One of the most important 'krautrock' bands, Can had a style grounded in the art rock of bands such as the Velvet Underground, with strong experimental and world music influences. Constructing their music largely through free improvisation and editing, they had only occasional commercial success. However, through albums such as Tago Mago (1971) and Ege Bamyasi (1972), Can exerted a considerable influence on avant-garde, experimental, underground, ambient, New Wave and electronic music.
Can formed in Cologne in 1968 comprising bass guitarist Holger Czukay on bass, Irmin Schmidt on keyboards, Michael Karoli on guitar and Jaki Liebezeit on drums, along with original member David Johnson, an American composer, flutist and electronic musician who left in 1969 after the band had begun taking a more rock-oriented direction. They used the names Inner Space and The Can before finally settling on Can.
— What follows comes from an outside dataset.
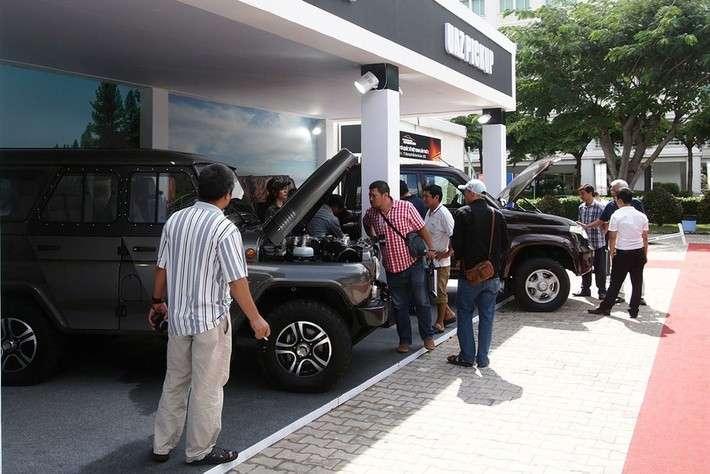 Автомобили УАЗ показали на Vietnam International Motor Show 2016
In the autumn of 1968, they enlisted the creative, highly rhythmic, but unstable and often confrontational American vocalist Malcolm Mooney, with whom they recorded the material for an album, Prepared to Meet Thy Pnoom. This first album was rejected by their record company and was not released until 1981, under the name Delay 1968.
The band decided to record another album of original material from scratch, which later became Monster Movie, released in 1969. Mooney's bizarre and (often apparently psychotic) ranting stood in contrast to the stark minimalism of the music, which was influenced particularly by garage rock, funk and psychedelic rock. Repetition was stressed on bass and drums, particularly on the epic Yoo Doo Right which had been edited down from a 6-hour improvisation to take up a mere single side of vinyl.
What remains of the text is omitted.